There is no direct correlation between incident energy and arc blast pressure. This was identified by Dr. Ralph Lee in his original research from the late 1980s, but unfortunately a public comment was added to NFPA 70E that implied there was and at the 40 cal/cm2 incident energy level. Which happens to correlate with the old HRC 4 or now Arc Flash PPE Category 4.
Dr. Ralph Lee's research was published in the IEEE Yellow Book which is now IEEE 3007 series. You can view the graph that is included.
Danger signal pane should be at 140.1 cal/cm2 based on an employer's compliant Electrical Safety Program including a documented work task based risk assessment procedure.

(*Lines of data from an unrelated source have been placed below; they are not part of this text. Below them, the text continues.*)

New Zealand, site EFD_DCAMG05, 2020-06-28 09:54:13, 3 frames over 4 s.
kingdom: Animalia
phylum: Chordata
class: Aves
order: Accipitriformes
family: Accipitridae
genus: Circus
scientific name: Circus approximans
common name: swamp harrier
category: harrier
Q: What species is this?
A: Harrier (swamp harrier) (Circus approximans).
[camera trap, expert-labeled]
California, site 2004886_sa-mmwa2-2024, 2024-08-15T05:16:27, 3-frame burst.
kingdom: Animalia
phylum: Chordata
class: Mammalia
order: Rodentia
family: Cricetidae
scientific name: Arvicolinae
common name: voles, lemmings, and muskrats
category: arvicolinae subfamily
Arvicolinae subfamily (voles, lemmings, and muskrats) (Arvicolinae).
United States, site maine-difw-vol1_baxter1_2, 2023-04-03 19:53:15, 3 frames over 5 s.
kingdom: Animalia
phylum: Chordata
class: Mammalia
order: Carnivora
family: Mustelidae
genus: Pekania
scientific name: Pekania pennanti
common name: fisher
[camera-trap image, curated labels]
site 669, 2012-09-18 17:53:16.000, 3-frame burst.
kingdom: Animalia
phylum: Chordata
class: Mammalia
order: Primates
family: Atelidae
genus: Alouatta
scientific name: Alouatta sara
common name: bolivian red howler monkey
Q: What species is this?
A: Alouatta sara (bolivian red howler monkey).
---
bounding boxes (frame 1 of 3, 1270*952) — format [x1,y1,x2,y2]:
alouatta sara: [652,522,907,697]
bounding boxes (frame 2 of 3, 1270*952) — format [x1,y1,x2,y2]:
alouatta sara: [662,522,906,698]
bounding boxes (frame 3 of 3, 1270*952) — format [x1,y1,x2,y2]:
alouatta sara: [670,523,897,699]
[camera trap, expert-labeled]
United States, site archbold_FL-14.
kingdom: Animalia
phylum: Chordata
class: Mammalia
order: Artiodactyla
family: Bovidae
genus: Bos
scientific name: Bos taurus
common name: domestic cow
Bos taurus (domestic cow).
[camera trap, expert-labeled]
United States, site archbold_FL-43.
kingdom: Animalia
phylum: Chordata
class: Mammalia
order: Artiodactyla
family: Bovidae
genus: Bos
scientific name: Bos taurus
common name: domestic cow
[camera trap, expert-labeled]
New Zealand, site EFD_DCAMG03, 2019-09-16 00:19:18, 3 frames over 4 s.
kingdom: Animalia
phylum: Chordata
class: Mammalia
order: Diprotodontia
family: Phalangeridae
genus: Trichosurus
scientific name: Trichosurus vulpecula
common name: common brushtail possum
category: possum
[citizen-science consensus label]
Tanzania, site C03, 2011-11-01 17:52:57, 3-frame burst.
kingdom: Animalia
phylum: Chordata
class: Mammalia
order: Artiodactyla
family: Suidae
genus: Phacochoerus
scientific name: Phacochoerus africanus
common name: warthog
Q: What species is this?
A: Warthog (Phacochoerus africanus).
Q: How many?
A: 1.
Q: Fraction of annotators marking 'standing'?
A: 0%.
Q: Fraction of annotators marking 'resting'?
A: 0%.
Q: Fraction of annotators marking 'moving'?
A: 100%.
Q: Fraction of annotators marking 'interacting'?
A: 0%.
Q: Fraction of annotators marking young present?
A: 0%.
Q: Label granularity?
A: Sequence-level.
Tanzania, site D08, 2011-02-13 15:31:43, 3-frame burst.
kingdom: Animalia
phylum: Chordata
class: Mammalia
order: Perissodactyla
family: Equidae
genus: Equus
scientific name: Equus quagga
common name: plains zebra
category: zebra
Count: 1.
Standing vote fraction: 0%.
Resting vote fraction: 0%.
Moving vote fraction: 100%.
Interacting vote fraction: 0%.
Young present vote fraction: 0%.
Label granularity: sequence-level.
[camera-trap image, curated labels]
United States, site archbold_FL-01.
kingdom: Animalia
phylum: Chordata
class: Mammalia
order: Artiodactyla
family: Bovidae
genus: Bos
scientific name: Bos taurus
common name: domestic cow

Unfortunately over the last decade consulting engineers completing arc flash hazard incident energy analysis studies included an error in their reports and was propagated by the power system software vendors that wrongly automatically included a column in the "Results Table" for incident energy analysis that ≥40.0 cal/cm2 as "Dangerous" and "No PPE Exist." Both of these statements were and are false!!!!
Then the software automatically generated Danger single pane equipment labels. Software should not be used to make risk based decisions. Risk assessment is completed by the employer.
Employer's that commissioned studies were misinformed with respect to what I call the "40 cal myth!!!"
There is a lot of misinformation and disinformation related to abnormal arcing fault sustainability and arc flash published in social media, in reports issued and by "arc flash trainers." This is unfortunate.
That said employers can control the narrative related to electrical hazard identification/classification, detailed defendable risk assessment procedure and ensuring residual risk is as low as reasonably practicable by development, implementing and auditing a compliant Electrical Safety Program.
More than willing to discuss/debate this with any "arc flash trainer," consulting engineer etc. My email is
terry.becker@twbesc.ca. or call me 587 433-3777.
Electric shock leading to electrocutions (which incident statistics prove) needs attention. Also be aware of electric shock sequelae!